• YOUR INSTRUCTIONS: Exclude all pictures, then copy each of the records exactly as written.

• EXERCISE DATA:

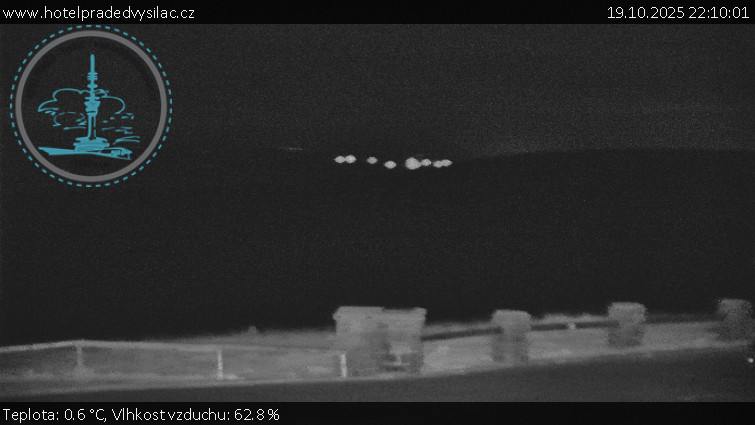 Praděd - Vysílač - Praděd - Vysílač - 19.10.2025 v 22:10 Praděd - Vysílač - Praděd - Vysílač - 19.10.2025 v 22:10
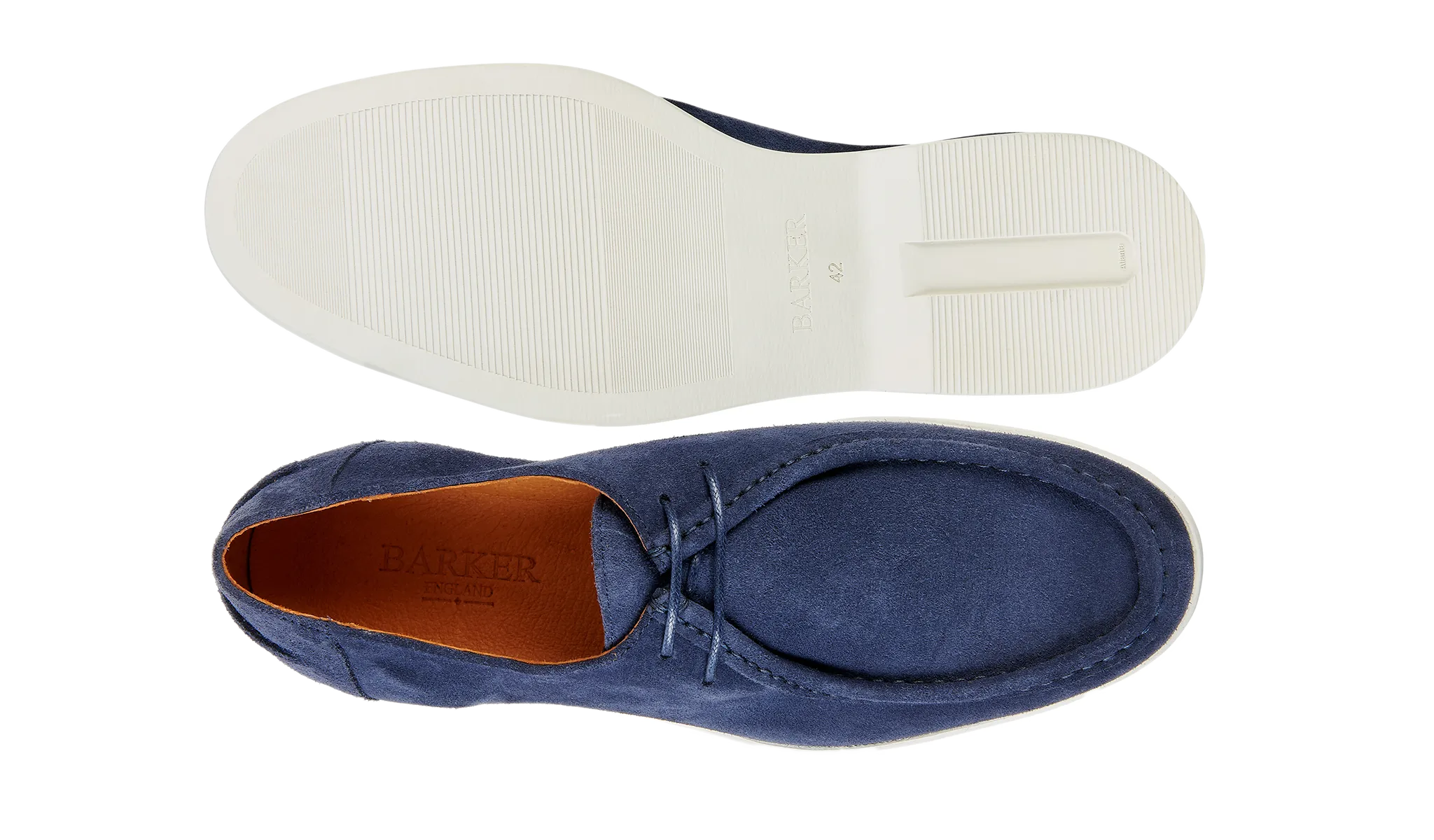 Vigo - Navy Suede White Sole Sharp Uniform Perfect Match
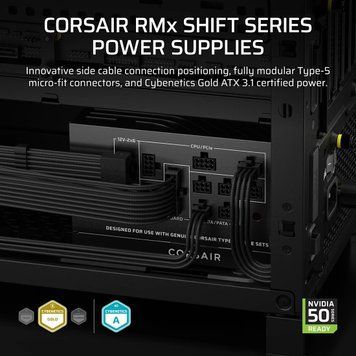 Блок питания Corsair RM1000x Shift ATX 3.1 1000W (CP-9020300-EU) Corsair купить в Украине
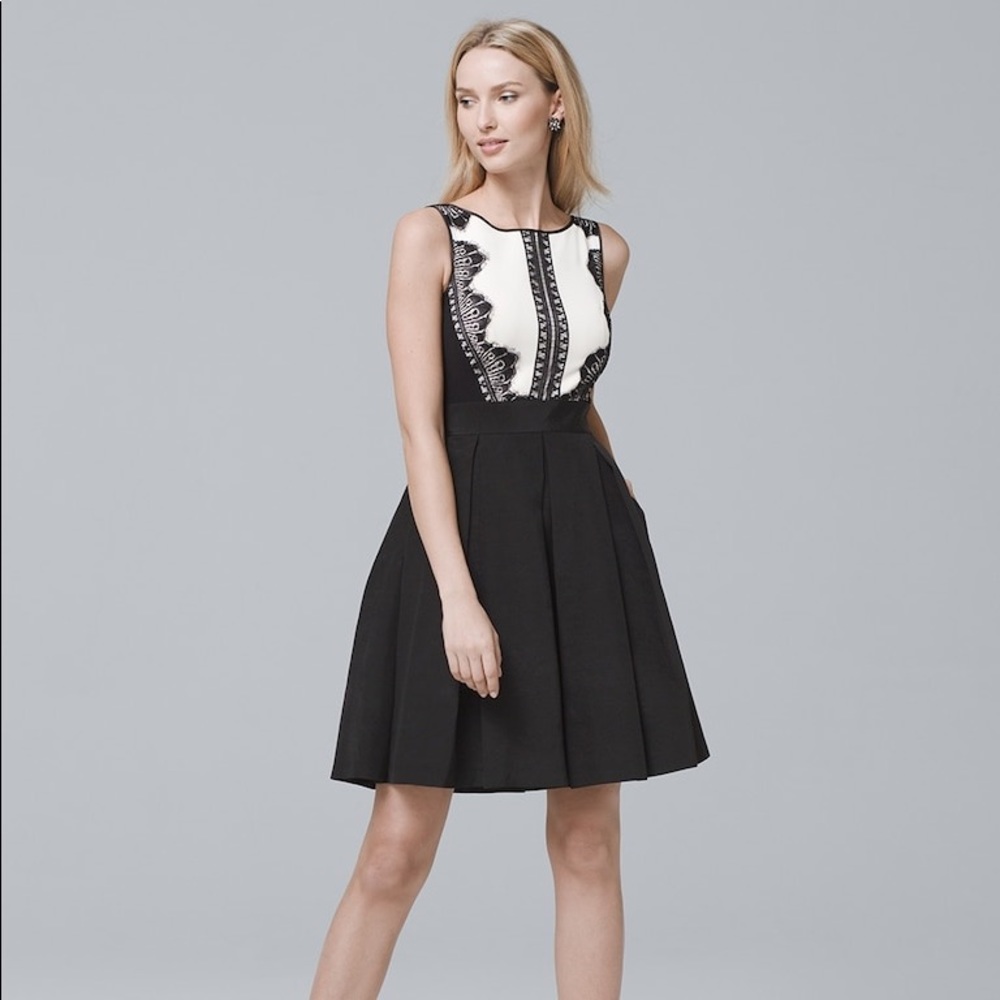 White House Black Market Tuxedo Dress and Belt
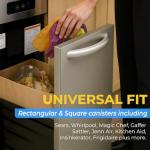 Heavy Duty Trash Compactor Bags - 15 Pack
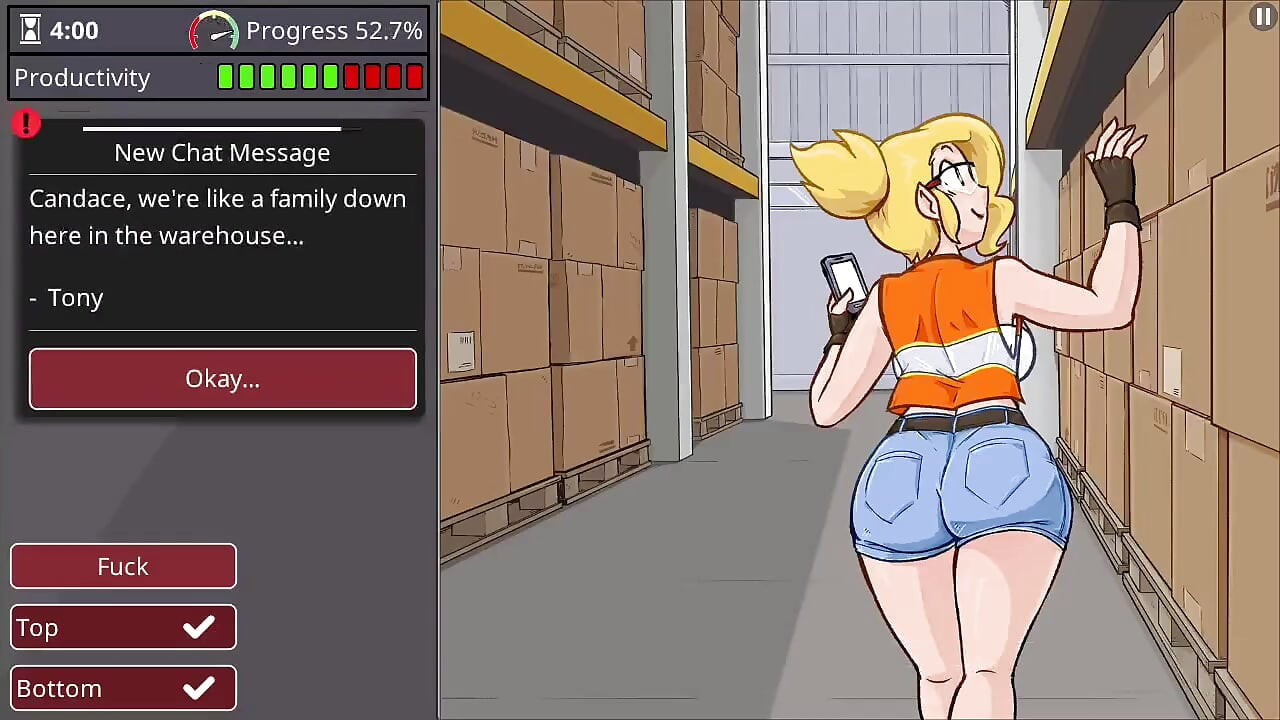 Big boobs big ass girl fucks two huge cocks - barely working gameplay level 2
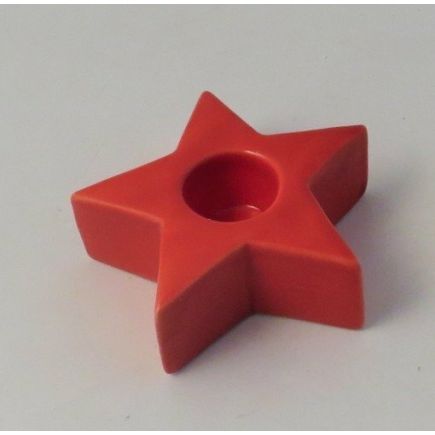 Red Star Dinner Candle Holder.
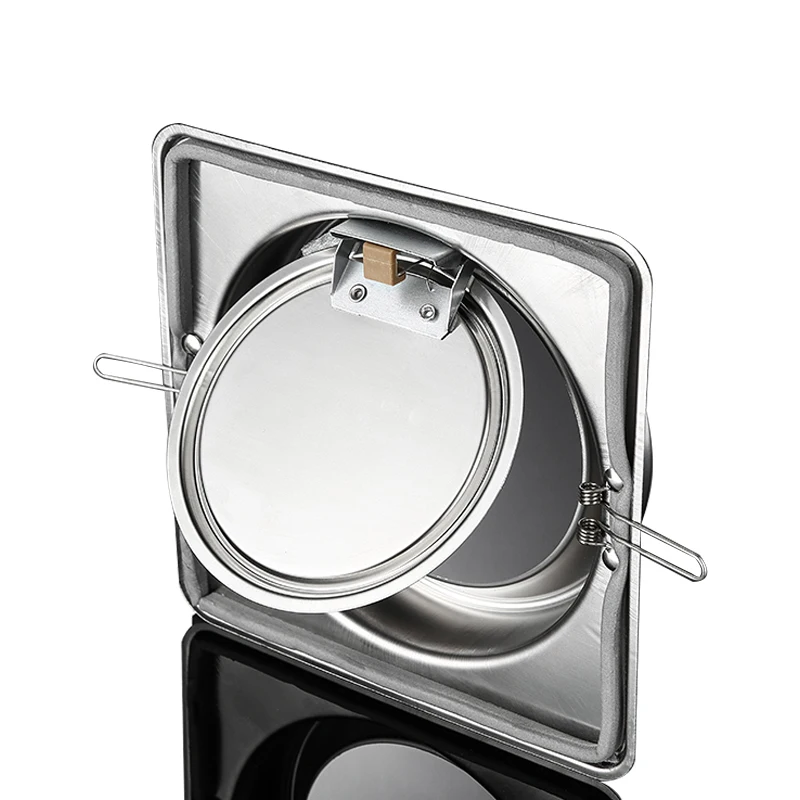 Strength to manufacture lightweight stainless steel 304 kitchen fire prevention Smoke-proof Bathroom Flue Check Valve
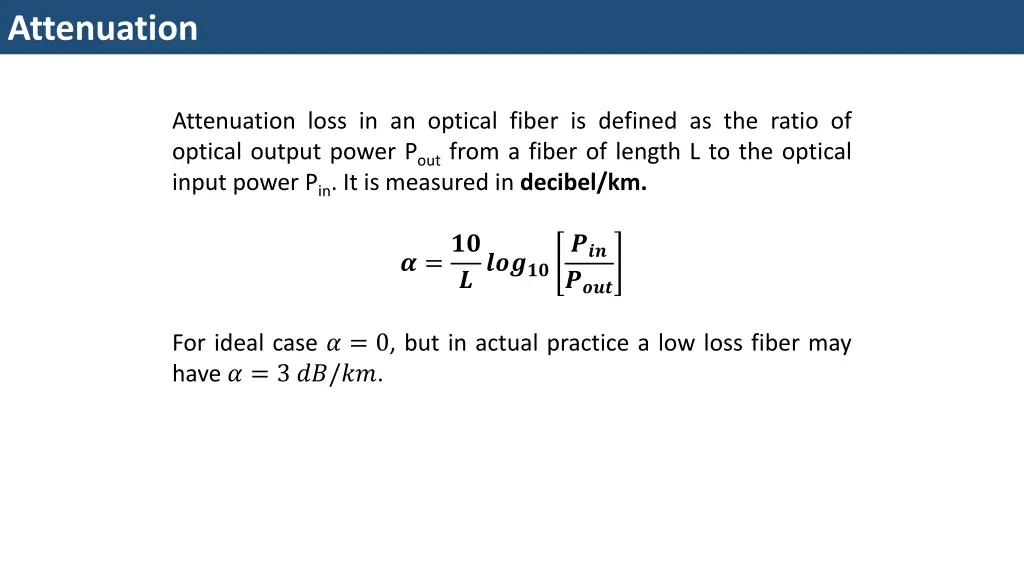 attenuation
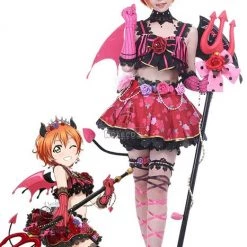 Love Live! Little Devil Costumes Rin Hoshizora Anime Cosplay Costumes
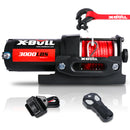 X-BULL Electric Winch 12V Wireless 3000lbs/1360kg Synthetic Rope BOAT ATV 4WD-1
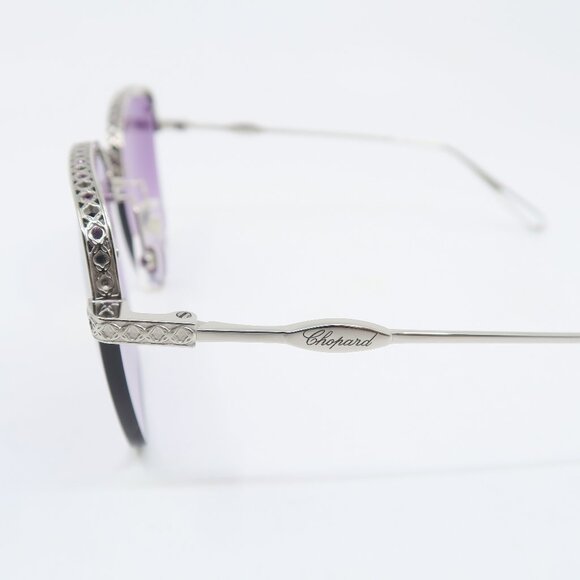 Chopard SCHD45S 0579 Silver/Gradient Titanium Square, New Women\'s Sunglasses. main image 5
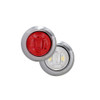 3/4" Round Clearance Marker Light With Stainless Steel Bezel by Maxxima Red and White
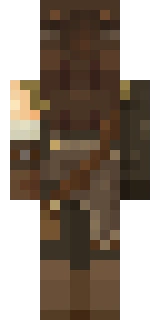 The back of the Minecraft skin worn by aimsey, shown flat with the same pixels the game wraps around the back of the player model
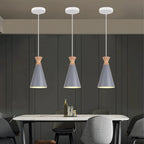 Vintage Modern Wood Pendant Lamp | Nordic Industrial LED Hanging Light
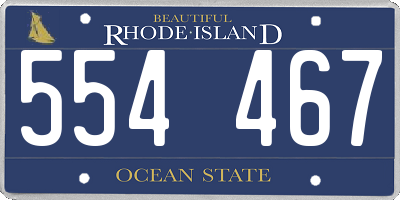 RI license plate 554467
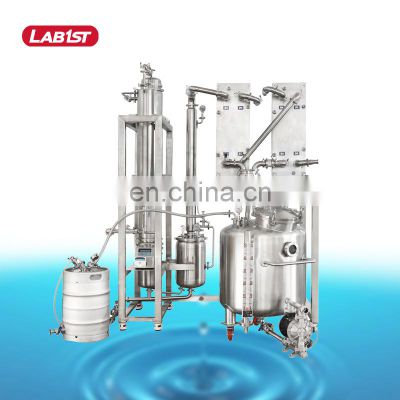 Lab1st 100-500L/h falling film ethanol evaporator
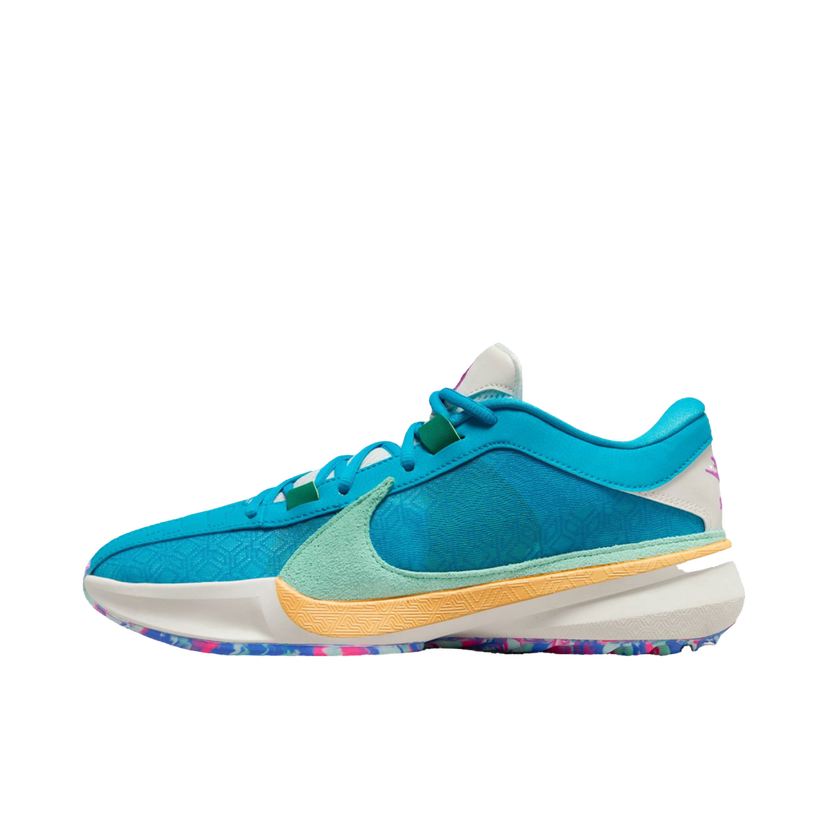 Баскетбол Nike Zoom Freak 5 Greece x Nigeria Синьо | DX4985-400/DX4996-400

• SOLUTION TO THE PROBLEM:
 Praděd - Vysílač - Praděd - Vysílač - 19.10.2025 v 22:10 Praděd - Vysílač - Praděd - Vysílač - 19.10.2025 v 22:10
 Vigo - Navy Suede White Sole Sharp Uniform Perfect Match
 Блок питания Corsair RM1000x Shift ATX 3.1 1000W (CP-9020300-EU) Corsair купить в Украине
 White House Black Market Tuxedo Dress and Belt
 Heavy Duty Trash Compactor Bags - 15 Pack
 Big boobs big ass girl fucks two huge cocks - barely working gameplay level 2
 Red Star Dinner Candle Holder.
 Strength to manufacture lightweight stainless steel 304 kitchen fire prevention Smoke-proof Bathroom Flue Check Valve
 attenuation
 Love Live! Little Devil Costumes Rin Hoshizora Anime Cosplay Costumes
 X-BULL Electric Winch 12V Wireless 3000lbs/1360kg Synthetic Rope BOAT ATV 4WD-1
 Chopard SCHD45S 0579 Silver/Gradient Titanium Square, New Women\'s Sunglasses. main image 5
 3/4" Round Clearance Marker Light With Stainless Steel Bezel by Maxxima Red and White
 The back of the Minecraft skin worn by aimsey, shown flat with the same pixels the game wraps around the back of the player model
 Vintage Modern Wood Pendant Lamp | Nordic Industrial LED Hanging Light
 RI license plate 554467
 Lab1st 100-500L/h falling film ethanol evaporator
 Баскетбол Nike Zoom Freak 5 Greece x Nigeria Синьо | DX4985-400/DX4996-400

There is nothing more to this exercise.